Monday, April 07, 2008

Rock-a-bye baby.

At the foot of my bed is a steel cupboard. As I lie in bed reading, I sometimes lower the book and look up. My eyes fall on the very special baby rocker stored on top of it. This rocker was specially made when I was born in 1936 in my uncle’s house opposite the Roxy Cinema close to the Royal Opera House. At that time, my father was a Presidency Magistrate presiding at the Girgaum Police Court one the top floor of which the Mankars resided at that time before they moved to 233 Khetwadi Main Road. The rocker is a rectangular cage open at the top with columns on three sides and two poles at the centre of each of the shorter sides. There is a detachable strip on top resting on two knobs at the end of the poles. The aforesaid poles extend downwards and are fitted with two crescents at the floor-level end that allow it to rock without losing its balance or stability. The wood is of an excellent quality and the craftsmanship is so intricate and exquisite that the final effect is what you would call a work of art. You put a baby bed in the cage, cover it, add pillows and bolsters to make the baby safe and secure, slip a mosquito net over the top strip. Quite ingenious, what? Apart from me, several other babies have been rocked to sleep in this rocker. My three nieces: Rekha (now in New Zealand), Shubhada (still in Mumbai), Dnyanada (now a medical practitioner in Regina, Saskatchewan, Canada), our sons Ashu and Abhi as well as Ashu’s younger daughter Avantika (now in the US of A one and all) are the ones that readily come to mind. It’s possible that the rocker may have rocked many more infants in its seventy and odd years on Planet Earth. (In fact, Ujwal says she can think of at least two more occasions when the rocker went to homes of strangers.) Of the seven known babies it rocked, five now happen to live abroad. This may be no more than a coincidence, of course. I remember the name-giving (christening) ceremony of Ashu.

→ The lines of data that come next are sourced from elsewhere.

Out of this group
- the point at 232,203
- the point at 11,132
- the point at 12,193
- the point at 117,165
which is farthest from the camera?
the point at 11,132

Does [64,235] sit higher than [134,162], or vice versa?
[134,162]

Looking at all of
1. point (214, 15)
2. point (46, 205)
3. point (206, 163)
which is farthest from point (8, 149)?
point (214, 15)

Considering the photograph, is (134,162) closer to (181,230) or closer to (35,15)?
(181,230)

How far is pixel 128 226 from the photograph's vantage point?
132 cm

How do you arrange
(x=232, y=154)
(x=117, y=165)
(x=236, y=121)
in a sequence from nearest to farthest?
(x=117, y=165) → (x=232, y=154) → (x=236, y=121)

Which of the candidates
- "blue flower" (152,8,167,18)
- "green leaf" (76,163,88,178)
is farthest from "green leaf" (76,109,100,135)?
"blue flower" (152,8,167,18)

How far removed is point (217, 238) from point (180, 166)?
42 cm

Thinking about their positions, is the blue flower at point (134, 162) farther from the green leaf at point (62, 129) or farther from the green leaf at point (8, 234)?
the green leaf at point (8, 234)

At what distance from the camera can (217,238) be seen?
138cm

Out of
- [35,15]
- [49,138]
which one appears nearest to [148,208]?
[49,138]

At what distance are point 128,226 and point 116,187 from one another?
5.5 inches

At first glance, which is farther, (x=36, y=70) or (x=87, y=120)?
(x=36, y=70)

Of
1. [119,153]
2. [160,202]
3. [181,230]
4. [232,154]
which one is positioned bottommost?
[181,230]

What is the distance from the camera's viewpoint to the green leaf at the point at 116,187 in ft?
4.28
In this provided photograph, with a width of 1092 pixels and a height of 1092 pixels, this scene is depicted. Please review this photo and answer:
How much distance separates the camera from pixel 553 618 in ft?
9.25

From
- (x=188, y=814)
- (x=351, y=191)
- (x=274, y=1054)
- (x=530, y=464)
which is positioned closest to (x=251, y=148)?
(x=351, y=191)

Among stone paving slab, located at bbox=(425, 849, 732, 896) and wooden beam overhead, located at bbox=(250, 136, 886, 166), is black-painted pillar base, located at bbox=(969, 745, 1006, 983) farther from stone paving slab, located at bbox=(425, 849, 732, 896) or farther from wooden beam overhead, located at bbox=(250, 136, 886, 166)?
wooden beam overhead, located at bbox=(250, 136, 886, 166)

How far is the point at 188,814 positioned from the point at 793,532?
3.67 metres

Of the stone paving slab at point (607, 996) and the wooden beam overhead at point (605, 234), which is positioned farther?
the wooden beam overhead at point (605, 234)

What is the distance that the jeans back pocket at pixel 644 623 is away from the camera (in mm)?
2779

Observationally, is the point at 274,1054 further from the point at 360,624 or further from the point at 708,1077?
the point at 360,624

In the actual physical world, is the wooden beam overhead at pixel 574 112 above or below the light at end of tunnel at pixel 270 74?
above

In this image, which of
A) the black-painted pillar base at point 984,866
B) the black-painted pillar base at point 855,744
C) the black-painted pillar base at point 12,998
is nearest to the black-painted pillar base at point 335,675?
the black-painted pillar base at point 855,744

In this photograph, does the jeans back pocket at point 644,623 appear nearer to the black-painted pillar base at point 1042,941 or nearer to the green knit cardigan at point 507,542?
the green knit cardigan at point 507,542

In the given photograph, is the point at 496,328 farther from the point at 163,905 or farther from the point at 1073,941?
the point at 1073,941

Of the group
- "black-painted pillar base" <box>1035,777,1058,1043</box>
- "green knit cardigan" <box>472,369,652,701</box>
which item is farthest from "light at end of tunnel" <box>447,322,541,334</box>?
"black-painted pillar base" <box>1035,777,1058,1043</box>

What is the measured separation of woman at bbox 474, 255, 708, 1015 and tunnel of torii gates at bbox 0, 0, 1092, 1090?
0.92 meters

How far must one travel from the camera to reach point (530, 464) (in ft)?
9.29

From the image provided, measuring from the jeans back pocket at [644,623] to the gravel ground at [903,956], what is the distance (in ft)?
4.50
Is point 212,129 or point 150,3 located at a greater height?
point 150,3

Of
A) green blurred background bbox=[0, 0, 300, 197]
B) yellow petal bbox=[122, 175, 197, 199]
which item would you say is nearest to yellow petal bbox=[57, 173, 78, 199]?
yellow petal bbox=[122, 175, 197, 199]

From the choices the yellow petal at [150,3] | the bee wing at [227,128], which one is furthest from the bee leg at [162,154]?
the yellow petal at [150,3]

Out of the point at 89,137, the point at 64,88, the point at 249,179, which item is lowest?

The father’s and the mother’s respective sisters “give” out, i.e., announce, the names chosen by either side. (In Ashu’s case, the two names were Ashutosh, a name of Lord Shiva, and Ashish = "benediction".) Before that, the baby is lifted by one of the aunts and passed to her counterpart from under the bottom of the rocker – a somewhat dicey and risky procedure as far as the poor infant is concerned. I remember seeing this curious rigmarole on six occasions, five of them at 233 Khetwadi Main Road.